Família e sociedade.

Esta acção educativa pela família é-lhe própria e necessária, não só por um estilo «interno», mas sobretudo para evitar que a sociedade seja estruturada como um conjunto de muitos indivíduos. (note-se, pessoas de muito cedo, foram levadas para fora do seio da família para trabalhar e de certa forma, moldadas (…), ao seu jeito, por outros não familiares, alguns senhores de outra classe sociedade), onde nela em alguns casos pessoas predominantemente do interior. «A família ainda se apresenta como sujeito educativo de primeira importância». Nela aprende-se a acolher e a fazer crescer a vida; nela, somos formados para os valores fundamentais do viver social; a soca alibilidade, a comunicação, o diálogo, o confronto, a gratuitidade, o serviço, o desapego, a partilha, a solidariedade, a educação da consciência moral, a abertura aos ideias mais altos.

Família e sobriedade

Também nas nossas paróquias, são cada vez mais as pessoas que se apresentam em estado de pobreza: uma pobreza súbita, que não foi escolhida e que tem pouco de evangélica. São situações que surgem por alterações das condições pessoas (perda ou redução do trabalho, aparecimento de dificuldades, como doença, ruptura das ligações familiares) ou, então e não raramente, por má gestão dos recursos económicos. Muitas pessoas contraem dívidas por causa de bens ou consumos secundários, digo (aconteceu), comprometendo assim a possibilidade de corresponder adequadamente às suas exigências básicas.

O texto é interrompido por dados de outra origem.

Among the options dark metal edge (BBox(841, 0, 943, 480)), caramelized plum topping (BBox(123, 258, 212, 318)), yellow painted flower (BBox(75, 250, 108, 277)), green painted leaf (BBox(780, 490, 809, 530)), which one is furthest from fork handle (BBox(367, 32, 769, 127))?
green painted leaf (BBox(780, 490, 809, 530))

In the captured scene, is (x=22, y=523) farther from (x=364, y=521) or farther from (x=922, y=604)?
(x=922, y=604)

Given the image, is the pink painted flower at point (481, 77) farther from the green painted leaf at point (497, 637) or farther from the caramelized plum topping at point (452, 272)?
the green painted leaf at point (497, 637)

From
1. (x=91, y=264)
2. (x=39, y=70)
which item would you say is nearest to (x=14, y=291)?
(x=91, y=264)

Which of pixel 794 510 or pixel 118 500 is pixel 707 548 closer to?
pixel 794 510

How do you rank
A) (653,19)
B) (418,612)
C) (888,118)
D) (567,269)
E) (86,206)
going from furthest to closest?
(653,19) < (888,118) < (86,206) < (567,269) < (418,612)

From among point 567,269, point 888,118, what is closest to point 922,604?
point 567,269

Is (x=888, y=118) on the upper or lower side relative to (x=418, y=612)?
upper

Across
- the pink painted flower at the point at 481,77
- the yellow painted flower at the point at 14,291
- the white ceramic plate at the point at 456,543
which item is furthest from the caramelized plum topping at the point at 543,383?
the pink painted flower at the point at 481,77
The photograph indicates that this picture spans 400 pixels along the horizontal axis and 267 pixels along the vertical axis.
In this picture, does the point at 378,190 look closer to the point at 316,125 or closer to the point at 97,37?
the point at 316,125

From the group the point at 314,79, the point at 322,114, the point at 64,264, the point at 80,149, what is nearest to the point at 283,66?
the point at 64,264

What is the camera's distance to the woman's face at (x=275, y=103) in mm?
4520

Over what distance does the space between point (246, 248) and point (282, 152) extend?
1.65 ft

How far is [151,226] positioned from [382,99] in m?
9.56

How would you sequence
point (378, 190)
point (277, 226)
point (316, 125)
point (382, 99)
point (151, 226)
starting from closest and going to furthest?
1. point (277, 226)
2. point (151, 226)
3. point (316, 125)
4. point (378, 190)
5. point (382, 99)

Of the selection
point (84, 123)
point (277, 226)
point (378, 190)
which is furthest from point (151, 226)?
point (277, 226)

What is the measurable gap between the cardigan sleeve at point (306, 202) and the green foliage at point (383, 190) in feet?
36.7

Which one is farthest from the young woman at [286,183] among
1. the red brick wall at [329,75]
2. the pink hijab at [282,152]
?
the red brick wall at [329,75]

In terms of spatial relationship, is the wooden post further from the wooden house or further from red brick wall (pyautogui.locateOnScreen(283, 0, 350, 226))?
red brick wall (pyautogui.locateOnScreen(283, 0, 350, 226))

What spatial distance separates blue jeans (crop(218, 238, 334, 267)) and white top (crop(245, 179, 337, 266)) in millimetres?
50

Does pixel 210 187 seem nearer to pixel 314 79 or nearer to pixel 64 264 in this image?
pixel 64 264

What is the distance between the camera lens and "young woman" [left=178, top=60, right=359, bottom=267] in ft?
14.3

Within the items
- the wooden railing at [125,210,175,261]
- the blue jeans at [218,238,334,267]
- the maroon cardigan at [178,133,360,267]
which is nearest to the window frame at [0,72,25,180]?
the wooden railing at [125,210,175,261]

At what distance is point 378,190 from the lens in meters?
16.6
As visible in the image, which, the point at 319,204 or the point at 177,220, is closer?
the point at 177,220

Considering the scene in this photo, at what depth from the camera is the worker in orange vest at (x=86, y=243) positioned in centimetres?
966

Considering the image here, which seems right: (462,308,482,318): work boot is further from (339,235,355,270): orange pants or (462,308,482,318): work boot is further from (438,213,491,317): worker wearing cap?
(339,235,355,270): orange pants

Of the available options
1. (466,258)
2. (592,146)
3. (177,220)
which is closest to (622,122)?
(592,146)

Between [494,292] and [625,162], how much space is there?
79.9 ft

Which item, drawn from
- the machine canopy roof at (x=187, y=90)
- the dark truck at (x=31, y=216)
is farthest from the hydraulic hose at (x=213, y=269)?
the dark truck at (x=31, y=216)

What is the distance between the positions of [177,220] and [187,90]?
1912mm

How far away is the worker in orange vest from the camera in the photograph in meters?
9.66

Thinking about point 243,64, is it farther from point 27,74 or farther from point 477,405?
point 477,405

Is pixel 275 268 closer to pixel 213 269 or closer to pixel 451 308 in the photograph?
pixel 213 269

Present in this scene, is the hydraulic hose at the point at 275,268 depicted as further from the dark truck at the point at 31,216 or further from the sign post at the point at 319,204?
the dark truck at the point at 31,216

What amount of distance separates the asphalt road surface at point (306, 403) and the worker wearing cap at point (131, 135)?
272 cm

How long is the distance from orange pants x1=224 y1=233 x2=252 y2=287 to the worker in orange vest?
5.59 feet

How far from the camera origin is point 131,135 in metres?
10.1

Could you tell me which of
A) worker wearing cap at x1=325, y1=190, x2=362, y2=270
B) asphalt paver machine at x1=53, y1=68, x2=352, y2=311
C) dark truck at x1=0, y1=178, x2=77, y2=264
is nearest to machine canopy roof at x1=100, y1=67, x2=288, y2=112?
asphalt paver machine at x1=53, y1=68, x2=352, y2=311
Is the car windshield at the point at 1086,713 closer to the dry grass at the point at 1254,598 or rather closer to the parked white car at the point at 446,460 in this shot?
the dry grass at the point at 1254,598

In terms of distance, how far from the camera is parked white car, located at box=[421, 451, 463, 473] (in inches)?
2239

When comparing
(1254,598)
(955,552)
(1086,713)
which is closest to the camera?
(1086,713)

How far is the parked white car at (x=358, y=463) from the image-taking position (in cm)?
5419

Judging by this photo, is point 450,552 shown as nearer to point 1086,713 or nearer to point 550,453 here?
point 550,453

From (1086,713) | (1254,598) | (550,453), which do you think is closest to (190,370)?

Opções de solidariedade na família: a habitação

A solidariedade vive-se e aprende-se na família, mas também a família necessita de algumas formas concretas de solidariedade. Como poderá a família cumprir a sua missão se, por exemplo, não puder dispor de uma habitação adequada às suas exigências a preços acessíveis? Neste campo, têm uma tarefa muito concreta as instituições locais chamadas a realizar projectos de construção popular, a incentivar o contributo cooperativista, possibilitando com boas condições a disponibilidade de terrenos autárquicos onde se possa construir. Sabemos que a casa é cada vez mais considerada pelo mercado e não um bem primário fundamental para a família. Como cristãos e como paroquianos devemos interrogar-nos: não teremos aqui a oportunidade de oferecer um grande testemunho? Manter uma casa vazia não será roubar a morada a uma família que dela precisa? Não será, porventura, uma tentação manter um alojamento devoluto à espera que as rendas aumentem, que daqui a uns anos um filho de case ou – até quem sabe? – de alguma necessidade futura da paróquia?... Com certeza, exigindo as devidas garantias e a justa compensação económica, não podemos sentir-nos chamados a agir contra a corrente? Fim.
Espero que todo, o vicentino de alguma maneira possa ser útil e contribuir para que muitos aspectos aqui focados tenham resolução para quem dela tem necessidades.
Ficamos todos convidados a agir: Sejamos mais solidários com sobriedade...  
São Vicente de Paulo muitas vezes era apedrejado a caminho da sua nova paróquia, mas caminhava e achava que as pedras eram coisas menores. O mais importante era socorrer o pobre, mesmo que fosse sujeito a zombarias por parte de elites ditas feudais, se riam dele mas que mais tarde vieram a reconhecer que ele era, é o pai dos pobres!